第244回 バンティアイ・クディの思い出 直井謙二

第244回 バンティアイ・クディの思い出
アンコール遺跡といえばまず浮かぶのは山門から本堂まで700メートルある巨大な寺院アンコールワットや観世音菩薩の四面像が圧倒的な存在感で迫るアンコールトムだ。そのほかにも数百のアンコール遺跡が点在するが、日本人が親しみをもって訪れるのが長い間上智大学のアンコール遺跡調査団が調査修復を行ってきたバンティアイ・クディだ。

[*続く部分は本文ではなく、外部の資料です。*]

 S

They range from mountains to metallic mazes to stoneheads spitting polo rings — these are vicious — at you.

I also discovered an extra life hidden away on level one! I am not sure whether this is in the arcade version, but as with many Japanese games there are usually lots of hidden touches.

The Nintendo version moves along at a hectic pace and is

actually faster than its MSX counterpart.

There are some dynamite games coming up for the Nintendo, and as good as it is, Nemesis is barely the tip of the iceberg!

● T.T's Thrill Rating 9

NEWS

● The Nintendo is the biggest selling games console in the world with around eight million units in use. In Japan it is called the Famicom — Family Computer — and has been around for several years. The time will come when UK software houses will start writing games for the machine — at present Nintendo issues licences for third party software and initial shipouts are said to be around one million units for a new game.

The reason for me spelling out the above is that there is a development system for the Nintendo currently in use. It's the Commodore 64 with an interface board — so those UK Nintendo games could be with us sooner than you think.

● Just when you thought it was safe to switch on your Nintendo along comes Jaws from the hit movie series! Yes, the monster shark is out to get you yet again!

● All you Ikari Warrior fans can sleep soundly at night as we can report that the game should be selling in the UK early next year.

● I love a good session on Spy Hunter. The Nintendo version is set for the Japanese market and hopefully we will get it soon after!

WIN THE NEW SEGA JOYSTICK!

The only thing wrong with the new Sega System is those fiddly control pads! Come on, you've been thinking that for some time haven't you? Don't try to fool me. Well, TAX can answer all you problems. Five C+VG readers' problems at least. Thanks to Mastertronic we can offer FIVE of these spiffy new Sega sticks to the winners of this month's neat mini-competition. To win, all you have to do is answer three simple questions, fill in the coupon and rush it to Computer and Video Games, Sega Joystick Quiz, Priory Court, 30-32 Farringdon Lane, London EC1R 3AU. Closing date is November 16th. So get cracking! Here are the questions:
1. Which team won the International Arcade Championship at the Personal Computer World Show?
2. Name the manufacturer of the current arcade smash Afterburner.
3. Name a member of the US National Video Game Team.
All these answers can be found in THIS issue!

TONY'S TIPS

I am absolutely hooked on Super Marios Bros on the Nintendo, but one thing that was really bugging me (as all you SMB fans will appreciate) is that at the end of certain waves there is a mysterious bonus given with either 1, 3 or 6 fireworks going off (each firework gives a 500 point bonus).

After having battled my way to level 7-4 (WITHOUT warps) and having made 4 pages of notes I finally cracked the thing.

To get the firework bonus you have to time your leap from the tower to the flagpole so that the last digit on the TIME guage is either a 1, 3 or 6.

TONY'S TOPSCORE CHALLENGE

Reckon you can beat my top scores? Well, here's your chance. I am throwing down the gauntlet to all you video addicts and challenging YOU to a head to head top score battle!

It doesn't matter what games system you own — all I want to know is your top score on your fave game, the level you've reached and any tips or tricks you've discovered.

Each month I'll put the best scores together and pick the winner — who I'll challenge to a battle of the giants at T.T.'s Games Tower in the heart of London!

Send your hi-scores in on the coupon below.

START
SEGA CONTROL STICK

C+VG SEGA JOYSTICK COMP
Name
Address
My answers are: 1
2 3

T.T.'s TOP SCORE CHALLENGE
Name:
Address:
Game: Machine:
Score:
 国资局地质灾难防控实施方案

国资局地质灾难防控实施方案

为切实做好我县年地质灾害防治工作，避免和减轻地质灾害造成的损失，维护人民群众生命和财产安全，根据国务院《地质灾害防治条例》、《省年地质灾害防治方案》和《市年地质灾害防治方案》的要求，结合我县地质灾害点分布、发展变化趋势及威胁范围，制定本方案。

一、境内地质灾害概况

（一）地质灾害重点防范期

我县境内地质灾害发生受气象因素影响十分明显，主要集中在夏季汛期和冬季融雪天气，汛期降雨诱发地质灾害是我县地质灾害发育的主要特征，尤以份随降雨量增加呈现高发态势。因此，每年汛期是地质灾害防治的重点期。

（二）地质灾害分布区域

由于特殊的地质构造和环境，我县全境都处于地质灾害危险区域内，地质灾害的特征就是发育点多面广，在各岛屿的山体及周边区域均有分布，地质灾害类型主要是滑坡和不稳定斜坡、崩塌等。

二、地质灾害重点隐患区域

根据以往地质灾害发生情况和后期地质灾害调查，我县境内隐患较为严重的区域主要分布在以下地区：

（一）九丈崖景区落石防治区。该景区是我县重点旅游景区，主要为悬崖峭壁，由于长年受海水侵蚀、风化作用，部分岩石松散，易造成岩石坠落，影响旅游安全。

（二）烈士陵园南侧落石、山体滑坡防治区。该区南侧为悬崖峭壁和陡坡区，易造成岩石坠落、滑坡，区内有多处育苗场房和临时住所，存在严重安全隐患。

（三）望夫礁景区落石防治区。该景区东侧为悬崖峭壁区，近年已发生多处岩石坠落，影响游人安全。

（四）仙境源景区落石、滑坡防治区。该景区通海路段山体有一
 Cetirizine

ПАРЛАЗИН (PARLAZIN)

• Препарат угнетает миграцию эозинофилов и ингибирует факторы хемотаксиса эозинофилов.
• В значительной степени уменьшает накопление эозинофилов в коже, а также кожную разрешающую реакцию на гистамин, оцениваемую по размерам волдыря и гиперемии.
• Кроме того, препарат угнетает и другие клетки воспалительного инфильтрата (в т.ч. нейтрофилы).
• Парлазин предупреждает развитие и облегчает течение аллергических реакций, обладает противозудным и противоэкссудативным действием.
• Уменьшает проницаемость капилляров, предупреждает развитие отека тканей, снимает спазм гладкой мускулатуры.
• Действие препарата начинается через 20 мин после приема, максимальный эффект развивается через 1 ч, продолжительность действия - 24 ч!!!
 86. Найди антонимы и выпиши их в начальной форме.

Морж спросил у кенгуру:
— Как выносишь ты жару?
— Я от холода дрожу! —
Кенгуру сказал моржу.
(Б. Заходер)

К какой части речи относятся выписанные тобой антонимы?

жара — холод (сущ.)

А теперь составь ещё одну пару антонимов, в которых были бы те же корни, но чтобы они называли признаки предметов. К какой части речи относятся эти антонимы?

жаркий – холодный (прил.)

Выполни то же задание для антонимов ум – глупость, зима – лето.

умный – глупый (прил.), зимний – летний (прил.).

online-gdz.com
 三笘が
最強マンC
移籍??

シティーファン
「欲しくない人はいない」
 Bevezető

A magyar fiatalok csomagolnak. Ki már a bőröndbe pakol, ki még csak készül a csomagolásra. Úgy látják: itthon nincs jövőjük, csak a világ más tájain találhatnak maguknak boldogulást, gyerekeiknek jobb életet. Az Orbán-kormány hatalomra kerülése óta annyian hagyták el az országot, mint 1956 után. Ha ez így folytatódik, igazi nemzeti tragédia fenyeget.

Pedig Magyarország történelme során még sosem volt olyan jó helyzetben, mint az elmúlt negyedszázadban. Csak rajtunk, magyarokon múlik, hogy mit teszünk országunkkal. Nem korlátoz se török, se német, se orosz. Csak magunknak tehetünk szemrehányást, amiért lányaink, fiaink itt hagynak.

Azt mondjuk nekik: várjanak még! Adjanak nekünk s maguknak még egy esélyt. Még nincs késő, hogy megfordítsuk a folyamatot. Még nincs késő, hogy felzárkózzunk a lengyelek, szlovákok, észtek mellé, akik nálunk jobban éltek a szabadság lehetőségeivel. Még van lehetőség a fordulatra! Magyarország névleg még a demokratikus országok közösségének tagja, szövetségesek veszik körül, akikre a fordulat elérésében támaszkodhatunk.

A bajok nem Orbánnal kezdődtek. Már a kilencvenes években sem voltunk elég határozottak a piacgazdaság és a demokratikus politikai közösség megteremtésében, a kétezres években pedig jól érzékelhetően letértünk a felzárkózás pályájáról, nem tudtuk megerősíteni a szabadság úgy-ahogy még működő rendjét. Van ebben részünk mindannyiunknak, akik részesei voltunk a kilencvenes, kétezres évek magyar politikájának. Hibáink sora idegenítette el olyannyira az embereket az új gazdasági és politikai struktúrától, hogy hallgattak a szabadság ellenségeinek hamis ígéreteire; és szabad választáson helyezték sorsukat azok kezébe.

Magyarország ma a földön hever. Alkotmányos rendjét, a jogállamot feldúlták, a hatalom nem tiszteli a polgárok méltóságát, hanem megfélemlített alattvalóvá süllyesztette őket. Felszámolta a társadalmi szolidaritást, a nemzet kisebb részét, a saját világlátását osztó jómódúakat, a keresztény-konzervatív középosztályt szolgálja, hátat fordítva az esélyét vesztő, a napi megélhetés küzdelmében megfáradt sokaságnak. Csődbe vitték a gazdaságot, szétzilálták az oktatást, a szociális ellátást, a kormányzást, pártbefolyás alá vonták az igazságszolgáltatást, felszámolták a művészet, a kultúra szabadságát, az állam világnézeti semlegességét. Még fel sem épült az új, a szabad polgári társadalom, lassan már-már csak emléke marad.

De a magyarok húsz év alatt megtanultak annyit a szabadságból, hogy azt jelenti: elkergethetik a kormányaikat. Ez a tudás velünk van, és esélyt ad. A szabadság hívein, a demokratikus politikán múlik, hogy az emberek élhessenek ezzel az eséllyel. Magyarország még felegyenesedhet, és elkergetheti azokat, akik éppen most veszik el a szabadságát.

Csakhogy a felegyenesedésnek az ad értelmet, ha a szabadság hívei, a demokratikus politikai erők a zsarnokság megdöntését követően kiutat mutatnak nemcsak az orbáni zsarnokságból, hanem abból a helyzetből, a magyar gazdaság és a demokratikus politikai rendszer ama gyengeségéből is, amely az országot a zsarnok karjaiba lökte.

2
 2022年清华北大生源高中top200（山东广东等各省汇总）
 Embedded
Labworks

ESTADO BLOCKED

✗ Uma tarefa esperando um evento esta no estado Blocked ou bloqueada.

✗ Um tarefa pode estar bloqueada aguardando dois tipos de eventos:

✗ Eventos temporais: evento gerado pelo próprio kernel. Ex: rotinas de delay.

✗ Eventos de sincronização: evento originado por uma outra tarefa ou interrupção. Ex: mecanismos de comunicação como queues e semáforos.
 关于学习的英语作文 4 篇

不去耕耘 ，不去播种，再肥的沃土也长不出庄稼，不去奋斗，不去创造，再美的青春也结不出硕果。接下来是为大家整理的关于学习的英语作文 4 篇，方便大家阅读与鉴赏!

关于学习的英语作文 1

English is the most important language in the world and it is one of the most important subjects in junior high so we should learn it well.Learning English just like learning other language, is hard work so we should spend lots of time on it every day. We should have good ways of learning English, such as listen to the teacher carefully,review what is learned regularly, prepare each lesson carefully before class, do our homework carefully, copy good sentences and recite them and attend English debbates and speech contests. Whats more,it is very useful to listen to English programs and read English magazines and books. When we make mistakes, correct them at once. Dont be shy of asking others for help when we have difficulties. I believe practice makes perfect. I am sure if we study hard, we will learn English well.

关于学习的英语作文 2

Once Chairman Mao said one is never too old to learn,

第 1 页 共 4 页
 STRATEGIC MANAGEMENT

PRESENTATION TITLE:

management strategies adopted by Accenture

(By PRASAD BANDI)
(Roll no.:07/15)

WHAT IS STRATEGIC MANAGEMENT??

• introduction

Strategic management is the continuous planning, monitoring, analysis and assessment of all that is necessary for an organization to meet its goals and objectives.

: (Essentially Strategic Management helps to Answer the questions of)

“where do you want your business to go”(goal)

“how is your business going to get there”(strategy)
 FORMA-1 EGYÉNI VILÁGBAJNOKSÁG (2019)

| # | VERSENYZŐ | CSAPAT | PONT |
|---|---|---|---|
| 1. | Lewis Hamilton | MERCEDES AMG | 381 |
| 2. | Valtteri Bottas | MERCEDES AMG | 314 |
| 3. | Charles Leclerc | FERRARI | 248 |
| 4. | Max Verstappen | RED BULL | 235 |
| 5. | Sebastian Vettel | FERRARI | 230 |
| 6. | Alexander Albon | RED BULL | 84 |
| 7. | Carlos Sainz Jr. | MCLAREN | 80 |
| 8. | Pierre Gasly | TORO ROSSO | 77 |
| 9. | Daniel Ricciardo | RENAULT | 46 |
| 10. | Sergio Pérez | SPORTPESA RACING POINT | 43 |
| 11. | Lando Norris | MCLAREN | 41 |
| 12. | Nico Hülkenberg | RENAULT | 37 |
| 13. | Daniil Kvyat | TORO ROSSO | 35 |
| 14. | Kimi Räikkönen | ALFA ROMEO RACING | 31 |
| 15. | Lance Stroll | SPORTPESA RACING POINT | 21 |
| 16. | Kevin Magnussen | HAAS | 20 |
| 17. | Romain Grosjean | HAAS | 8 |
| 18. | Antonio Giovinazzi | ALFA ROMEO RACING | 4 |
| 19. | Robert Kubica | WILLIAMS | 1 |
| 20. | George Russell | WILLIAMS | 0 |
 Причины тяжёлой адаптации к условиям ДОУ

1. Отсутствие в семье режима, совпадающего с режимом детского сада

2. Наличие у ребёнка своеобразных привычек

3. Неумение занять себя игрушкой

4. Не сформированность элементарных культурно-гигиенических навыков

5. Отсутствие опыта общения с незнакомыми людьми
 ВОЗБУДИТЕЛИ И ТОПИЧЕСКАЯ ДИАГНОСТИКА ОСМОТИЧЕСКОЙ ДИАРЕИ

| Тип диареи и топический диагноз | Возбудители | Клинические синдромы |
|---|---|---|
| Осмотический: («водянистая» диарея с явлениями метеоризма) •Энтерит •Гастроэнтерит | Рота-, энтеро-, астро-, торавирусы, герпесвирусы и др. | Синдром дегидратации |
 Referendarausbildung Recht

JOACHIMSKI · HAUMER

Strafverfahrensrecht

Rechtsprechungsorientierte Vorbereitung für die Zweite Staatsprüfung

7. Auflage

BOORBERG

バンティアイ・クディはアンコール王朝の末期の12世紀、ジャヤバルマン7世によってヒンズー寺院から仏教寺院に改装された。調査修復をリードしてきた上智大学の石澤良昭前学長はバンティアイ・クディの境内の地下から仏像を発見した。ヒンズーを崇拝するジャヤバルマン8世は7世が改装した仏教寺院の仏像の破壊を命じたという。
当時の心ある仏教徒が、破壊から守るためバンティアイ・クディの境に仏像を埋めたものと思われている。ヒンズーと仏教は東南アジアで融合していたと思っていたが、対立もあったこと、さらにはジャヤバルマン7世以降アンコール王朝は衰退したという通説を覆す発見だった。バンティアイ・クディには数回訪れ、上智大学などの活動を取材させていただいていただけに筆者にも印象深く記憶が残っている。
数回のバンティアイ・クディの取材のなかでもう一つ印象に残るのがまだ内戦中の90年、日本画家の故平山郁夫画伯が20年ぶりにアンコール遺跡を訪ねる旅に同行取材したことだ。
まだ国連主導のカンボジア総選挙が行われる前でカンボジアは内戦末期だった。

自然崩壊が進むアンコール遺跡を平山画伯は寸暇を惜しんで視察するとともにスケッチを続けた。このアンコール遺跡訪問にセゾングループの代表で実業家であり小説家の故堤清二(辻井喬)氏も参加した。バンティアイ・クディの境内に座り込んだ平山画伯と堤氏を目撃した(写真)。遠方を見つめスケッチに没頭する平山画伯。平山画伯のスケッチと同じ構図の風景を収めようとカメラを構える堤氏。スケッチする平山画伯の邪魔にならないよう少し距離を置いて座る姿に堤氏の人柄が表れているような写真だ。境内にはほとんど人影がなく、鳥の声だけが響いていた。
日本画一筋に歩んだ平山画伯、実業家でありながら小説や詩集など文学の才に長けていた堤氏。写真を撮らせていただいたあと、筆者も遠慮して立ち去ったが、穏やかな寺の境内で二人がどんな会話を交わされたかは知らない。